* Consegna
Rispondi in breve a queste domande sulla riflessione per l'otto marzo riportata qui sotto.
1. Con quale editore e in quale anno è uscito il libro "Svolte"?
2. A quali feste l'autrice paragona la "festa della donna"?
3. Quale slogan aveva la manifestazione delle donne nelle città d'Italia?

"QUESTO OTTO MARZO"
RIFLESSIONE di LILIA SEBASTIANI
[Ringraziamo Lilia Sebastiani (per contatti: lilia.sebastiani
at tiscali.it) per questo intervento.
Lilia Sebastiani, laureata in lettere moderne e dottore in
teologia morale, autrice di diversi libri (uno degli ultimi: Svolte: il ruolo
delle donne negli snodi del cammino di Gesu', Cittadella Editrice, Assisi 2008),
svolge attivita' di articolista e conferenziera in materia teologica, con
attenzione particolare ai problemi di etica-spiritualita' biblica e a quelli
concernenti il rapporto tra femminilita' e sfera religiosa]
Nonostante le mie sincere convinzioni femministe, non direi
di aver mai amato particolarmente la "festa della donna": per me si trova solo
un paio di gradini più su, quanto a serietà (sua) e coinvolgimento (mio),
delle varie feste della mamma, del papà, degli innamorati e via
dicendo.
Forse perchè non mi pare che l'espressione "festa" sia
adeguata per una ricorrenza che fa memoria di una tragedia e che vorrebbe
chiederci di diventare consapevoli di tante cose tuttora inaccettabili e non di
rado drammatiche. Parlare di festa si presta a frivolezze, a convivialità e
perfino a galanterie, facilissime anche per il più tradizionalista degli
uomini, tutte cose che deformano il senso della ricorrenza. O servono,
inconsapevolmente, a esorcizzare quanto di potenzialmente critico e scomodo
potrebbe restarvi dentro.
Tuttavia l'8 marzo c'è ancora ed è giusto usarlo per
acquisire e stimolare un supplemento di coscienza in noi e negli altri, in
questa epoca di post-post-femminismo.
Questo otto marzo giunge meno di un mese dopo la grande
manifestazione delle donne in varie città d'Italia, che aveva come slogan "Se
non ora, quando?", un evento promettente anche perchè coinvolgeva un buon
numero di uomini. Anche ammettendo che vi fossero più per trasmettere un
messaggio politico (giusto e urgente comunque) che per sentimenti di autentica
solidarietà con le donne, il segno è importante. Si è parlato molto, in
quella circostanza e non solo, di dignità della donna.

* Dati forniti
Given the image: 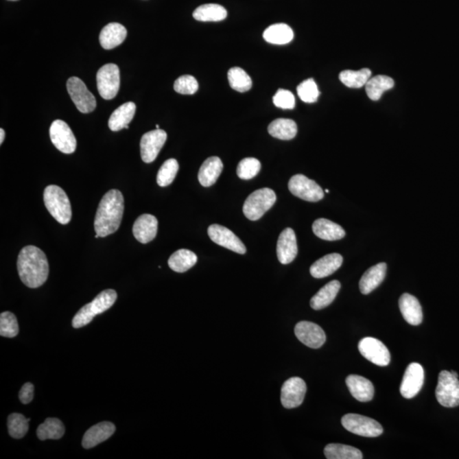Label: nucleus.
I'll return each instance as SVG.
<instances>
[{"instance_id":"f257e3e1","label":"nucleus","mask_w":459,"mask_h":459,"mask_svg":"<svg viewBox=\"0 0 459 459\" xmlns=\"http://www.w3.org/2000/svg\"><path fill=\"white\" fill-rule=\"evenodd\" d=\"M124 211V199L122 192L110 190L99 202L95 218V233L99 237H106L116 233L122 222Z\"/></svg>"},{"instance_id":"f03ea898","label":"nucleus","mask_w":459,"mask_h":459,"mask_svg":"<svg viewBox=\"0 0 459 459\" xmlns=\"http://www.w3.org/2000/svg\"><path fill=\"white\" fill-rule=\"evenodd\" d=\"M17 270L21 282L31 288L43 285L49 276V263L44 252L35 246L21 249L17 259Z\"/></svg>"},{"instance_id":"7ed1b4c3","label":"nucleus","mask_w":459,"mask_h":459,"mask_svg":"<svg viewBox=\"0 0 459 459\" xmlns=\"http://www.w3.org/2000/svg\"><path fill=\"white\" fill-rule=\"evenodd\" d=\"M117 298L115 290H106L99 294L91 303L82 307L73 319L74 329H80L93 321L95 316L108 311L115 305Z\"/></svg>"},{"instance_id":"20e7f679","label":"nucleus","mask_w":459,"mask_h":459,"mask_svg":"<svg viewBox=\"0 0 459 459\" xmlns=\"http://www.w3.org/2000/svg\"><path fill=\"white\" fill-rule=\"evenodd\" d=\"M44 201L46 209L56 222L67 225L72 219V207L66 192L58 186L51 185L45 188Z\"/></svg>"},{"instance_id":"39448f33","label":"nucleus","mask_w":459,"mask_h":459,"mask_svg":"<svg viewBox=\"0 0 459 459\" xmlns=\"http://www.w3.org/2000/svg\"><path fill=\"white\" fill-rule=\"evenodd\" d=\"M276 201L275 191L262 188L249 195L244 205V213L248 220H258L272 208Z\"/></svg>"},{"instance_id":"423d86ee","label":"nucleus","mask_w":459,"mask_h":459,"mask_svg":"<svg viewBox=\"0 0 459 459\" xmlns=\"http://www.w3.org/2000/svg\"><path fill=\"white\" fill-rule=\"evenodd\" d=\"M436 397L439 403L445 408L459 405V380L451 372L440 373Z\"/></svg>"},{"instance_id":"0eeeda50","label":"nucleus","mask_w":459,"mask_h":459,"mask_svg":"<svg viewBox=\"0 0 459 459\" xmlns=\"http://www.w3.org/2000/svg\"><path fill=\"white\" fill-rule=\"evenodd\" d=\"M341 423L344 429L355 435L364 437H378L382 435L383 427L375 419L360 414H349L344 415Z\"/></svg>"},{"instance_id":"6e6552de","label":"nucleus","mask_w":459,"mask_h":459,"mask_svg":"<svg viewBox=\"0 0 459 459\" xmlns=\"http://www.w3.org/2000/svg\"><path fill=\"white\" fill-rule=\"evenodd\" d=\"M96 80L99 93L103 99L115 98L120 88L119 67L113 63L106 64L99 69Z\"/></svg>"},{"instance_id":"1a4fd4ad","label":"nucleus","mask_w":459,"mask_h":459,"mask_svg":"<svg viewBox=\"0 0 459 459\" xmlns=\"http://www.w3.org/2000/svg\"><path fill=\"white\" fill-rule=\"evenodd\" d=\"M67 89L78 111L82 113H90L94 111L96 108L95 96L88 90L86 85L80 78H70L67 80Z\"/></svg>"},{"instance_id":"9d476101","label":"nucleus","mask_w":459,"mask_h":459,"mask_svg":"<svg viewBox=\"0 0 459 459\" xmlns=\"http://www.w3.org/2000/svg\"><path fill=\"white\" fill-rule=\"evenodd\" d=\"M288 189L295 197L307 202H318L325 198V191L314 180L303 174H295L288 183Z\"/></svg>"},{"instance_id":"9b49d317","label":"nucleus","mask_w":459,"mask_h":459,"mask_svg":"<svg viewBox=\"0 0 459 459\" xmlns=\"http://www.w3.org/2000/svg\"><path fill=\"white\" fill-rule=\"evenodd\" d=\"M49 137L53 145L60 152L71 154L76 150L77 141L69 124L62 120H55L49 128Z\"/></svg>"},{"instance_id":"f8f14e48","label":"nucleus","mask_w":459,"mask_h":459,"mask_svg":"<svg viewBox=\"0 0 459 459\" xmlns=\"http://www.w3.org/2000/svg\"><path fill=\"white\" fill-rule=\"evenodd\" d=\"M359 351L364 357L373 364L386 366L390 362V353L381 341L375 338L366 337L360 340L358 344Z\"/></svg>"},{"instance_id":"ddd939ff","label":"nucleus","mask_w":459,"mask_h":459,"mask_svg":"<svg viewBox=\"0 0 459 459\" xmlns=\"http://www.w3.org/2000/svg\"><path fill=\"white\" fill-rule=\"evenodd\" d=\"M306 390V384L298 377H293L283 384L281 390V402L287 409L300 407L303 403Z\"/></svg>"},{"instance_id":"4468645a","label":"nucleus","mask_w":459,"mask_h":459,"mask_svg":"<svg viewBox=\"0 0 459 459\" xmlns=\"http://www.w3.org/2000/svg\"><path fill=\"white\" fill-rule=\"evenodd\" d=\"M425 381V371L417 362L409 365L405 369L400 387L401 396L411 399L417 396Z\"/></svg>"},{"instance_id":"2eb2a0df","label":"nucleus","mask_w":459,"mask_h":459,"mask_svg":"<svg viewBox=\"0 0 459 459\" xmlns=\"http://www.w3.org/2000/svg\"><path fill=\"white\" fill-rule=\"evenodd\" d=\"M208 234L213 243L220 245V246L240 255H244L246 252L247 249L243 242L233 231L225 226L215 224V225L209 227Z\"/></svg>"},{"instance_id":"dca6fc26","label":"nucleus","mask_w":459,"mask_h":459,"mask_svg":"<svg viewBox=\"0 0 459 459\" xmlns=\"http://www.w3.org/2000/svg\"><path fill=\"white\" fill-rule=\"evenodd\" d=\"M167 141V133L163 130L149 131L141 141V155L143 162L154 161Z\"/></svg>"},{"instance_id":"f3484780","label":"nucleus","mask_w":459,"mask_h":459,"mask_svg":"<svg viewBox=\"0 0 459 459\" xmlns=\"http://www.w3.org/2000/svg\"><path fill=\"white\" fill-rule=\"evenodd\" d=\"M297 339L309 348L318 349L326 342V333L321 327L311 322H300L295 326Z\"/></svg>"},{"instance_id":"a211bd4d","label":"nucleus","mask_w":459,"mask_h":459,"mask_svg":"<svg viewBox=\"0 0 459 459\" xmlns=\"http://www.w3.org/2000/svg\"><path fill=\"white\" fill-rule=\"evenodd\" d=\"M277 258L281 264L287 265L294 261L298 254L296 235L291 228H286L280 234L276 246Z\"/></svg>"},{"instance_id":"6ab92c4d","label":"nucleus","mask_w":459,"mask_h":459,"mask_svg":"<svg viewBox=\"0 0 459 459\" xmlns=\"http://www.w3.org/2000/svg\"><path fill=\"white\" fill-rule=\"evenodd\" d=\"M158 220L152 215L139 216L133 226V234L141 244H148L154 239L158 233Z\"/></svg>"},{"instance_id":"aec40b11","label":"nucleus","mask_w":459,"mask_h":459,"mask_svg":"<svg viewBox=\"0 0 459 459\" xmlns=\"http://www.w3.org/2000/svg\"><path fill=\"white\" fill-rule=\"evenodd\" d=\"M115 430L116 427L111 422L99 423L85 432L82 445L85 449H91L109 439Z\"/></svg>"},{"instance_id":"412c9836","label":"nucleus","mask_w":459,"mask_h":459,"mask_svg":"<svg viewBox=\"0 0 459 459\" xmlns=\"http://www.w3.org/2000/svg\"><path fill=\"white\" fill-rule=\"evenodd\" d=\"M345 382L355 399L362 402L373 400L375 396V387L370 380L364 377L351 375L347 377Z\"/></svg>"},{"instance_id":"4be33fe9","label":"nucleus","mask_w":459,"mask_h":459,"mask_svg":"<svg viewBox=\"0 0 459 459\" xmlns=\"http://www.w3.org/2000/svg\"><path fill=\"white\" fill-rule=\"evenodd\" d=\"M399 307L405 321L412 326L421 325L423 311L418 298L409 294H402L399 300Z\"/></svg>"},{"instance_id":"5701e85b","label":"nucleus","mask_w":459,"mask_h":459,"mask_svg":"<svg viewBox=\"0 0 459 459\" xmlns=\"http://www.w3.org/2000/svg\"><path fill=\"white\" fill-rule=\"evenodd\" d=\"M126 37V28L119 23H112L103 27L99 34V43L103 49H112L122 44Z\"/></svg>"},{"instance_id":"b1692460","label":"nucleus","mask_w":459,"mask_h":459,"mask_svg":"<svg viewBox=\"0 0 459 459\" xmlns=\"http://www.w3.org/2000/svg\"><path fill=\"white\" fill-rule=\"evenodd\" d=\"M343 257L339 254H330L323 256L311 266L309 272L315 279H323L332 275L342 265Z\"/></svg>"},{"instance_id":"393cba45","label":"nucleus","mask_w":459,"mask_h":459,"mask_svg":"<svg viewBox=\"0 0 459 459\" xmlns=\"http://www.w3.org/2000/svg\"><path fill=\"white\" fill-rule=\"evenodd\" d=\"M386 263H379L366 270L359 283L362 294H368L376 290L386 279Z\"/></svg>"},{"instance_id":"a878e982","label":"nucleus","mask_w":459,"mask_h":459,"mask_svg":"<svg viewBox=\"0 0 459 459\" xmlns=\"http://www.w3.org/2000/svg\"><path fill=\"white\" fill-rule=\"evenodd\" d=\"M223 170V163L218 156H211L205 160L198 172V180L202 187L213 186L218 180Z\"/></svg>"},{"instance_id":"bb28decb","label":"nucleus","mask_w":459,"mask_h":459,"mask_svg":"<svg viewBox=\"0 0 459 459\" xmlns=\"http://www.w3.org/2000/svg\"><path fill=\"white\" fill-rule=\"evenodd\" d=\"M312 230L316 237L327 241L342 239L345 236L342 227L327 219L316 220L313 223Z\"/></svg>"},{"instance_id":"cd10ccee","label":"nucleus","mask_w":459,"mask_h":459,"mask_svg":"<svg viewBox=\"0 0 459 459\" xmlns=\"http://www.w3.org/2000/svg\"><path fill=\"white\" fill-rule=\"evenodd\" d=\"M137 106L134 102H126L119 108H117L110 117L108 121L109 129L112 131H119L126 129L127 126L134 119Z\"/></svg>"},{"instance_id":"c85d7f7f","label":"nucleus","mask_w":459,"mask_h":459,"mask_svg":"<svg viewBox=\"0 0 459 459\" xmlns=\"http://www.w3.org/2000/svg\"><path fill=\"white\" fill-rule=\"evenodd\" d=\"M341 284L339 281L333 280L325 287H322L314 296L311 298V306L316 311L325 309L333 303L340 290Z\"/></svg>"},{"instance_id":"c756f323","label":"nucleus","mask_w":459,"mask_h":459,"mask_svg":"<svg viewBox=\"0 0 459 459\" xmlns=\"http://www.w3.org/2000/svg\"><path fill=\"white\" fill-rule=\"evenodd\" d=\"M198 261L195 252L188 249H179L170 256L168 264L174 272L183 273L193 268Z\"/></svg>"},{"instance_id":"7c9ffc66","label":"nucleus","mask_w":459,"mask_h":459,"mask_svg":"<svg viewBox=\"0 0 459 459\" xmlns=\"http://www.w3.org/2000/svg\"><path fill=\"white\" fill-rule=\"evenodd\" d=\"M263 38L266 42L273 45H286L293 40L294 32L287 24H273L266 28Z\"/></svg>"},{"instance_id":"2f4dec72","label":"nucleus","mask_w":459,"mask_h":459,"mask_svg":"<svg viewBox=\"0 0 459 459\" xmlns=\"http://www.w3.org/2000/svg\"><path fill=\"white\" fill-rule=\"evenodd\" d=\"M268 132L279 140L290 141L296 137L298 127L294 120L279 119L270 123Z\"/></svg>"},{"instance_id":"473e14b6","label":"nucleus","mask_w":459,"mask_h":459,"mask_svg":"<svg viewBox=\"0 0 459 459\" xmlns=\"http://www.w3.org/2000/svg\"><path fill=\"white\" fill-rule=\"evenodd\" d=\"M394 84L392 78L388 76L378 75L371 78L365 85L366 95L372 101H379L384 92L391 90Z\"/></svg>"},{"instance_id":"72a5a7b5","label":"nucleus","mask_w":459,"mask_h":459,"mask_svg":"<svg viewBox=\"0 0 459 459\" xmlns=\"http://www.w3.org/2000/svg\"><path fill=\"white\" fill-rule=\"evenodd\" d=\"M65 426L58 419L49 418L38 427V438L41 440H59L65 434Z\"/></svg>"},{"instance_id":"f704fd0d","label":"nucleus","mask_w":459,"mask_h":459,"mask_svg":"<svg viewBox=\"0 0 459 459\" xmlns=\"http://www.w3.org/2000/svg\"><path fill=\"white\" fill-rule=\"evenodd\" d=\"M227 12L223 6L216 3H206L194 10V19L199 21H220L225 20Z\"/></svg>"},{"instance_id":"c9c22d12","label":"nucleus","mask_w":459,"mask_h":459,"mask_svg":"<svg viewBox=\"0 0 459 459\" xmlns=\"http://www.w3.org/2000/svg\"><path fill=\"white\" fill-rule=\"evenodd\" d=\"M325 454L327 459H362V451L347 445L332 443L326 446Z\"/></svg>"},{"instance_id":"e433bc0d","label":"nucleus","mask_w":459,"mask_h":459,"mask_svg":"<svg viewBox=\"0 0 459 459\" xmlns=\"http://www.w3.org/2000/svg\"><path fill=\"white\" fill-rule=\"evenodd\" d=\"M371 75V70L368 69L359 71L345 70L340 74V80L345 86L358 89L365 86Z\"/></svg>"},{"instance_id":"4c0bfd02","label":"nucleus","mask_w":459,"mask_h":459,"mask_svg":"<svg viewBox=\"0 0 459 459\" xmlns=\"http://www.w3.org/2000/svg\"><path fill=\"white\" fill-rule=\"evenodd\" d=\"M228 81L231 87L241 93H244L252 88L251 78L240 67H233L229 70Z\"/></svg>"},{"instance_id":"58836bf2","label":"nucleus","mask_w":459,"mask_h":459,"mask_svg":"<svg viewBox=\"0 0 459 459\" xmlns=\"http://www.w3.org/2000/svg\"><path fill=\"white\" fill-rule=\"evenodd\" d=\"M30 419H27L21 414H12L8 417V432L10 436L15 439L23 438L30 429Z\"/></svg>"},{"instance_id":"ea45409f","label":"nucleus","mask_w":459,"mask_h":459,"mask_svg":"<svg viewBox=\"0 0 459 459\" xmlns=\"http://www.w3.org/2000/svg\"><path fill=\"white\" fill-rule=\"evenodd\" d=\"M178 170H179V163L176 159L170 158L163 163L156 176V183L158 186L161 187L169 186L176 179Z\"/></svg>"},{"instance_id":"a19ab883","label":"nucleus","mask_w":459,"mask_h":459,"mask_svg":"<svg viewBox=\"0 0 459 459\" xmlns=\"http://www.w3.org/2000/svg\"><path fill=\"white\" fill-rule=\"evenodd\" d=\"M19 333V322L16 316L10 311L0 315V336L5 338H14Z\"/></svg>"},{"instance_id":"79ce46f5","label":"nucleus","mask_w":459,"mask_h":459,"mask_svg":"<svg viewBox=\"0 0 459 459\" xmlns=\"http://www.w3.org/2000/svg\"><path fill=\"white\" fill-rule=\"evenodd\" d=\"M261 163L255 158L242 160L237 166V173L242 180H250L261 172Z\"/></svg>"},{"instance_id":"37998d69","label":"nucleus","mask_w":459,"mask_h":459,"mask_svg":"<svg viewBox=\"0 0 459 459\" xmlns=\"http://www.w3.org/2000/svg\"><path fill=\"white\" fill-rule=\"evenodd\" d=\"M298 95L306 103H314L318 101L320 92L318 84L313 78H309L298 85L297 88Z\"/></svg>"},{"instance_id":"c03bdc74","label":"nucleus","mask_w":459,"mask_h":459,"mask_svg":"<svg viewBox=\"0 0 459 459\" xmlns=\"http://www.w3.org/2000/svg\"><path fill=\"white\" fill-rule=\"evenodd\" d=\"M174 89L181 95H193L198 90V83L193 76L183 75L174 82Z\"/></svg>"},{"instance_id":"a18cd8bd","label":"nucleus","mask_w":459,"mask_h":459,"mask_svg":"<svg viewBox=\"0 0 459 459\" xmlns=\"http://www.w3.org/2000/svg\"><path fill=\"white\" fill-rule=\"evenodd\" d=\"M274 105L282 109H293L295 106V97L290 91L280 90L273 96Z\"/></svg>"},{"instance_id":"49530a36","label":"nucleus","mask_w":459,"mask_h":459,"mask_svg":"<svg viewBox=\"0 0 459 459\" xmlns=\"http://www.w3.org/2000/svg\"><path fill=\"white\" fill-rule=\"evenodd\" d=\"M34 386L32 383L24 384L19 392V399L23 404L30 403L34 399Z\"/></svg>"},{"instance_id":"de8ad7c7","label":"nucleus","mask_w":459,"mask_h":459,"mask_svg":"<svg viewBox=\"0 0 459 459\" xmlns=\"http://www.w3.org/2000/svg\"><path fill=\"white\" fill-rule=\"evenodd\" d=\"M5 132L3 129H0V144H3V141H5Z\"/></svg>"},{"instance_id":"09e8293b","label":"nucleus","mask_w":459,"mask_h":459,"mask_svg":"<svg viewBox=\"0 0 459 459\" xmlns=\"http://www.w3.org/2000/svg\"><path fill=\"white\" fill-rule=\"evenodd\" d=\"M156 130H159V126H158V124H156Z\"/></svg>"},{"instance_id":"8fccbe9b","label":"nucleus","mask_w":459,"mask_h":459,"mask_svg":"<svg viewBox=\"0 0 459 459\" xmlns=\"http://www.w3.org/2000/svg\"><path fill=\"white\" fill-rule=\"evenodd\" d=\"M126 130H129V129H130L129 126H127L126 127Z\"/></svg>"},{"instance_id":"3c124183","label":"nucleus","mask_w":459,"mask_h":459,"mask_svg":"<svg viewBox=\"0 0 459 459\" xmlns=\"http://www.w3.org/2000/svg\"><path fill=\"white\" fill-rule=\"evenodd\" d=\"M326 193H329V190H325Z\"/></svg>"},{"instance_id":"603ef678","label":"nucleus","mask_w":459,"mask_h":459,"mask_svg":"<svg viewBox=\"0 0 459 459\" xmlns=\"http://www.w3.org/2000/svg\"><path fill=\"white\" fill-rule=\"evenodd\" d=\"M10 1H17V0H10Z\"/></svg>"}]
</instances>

* Risposta
1. Cittadella Editrice, Assisi 2008.
2. Alle feste della mamma, del papà e degli innamorati.
3. "Se non ora, quando?"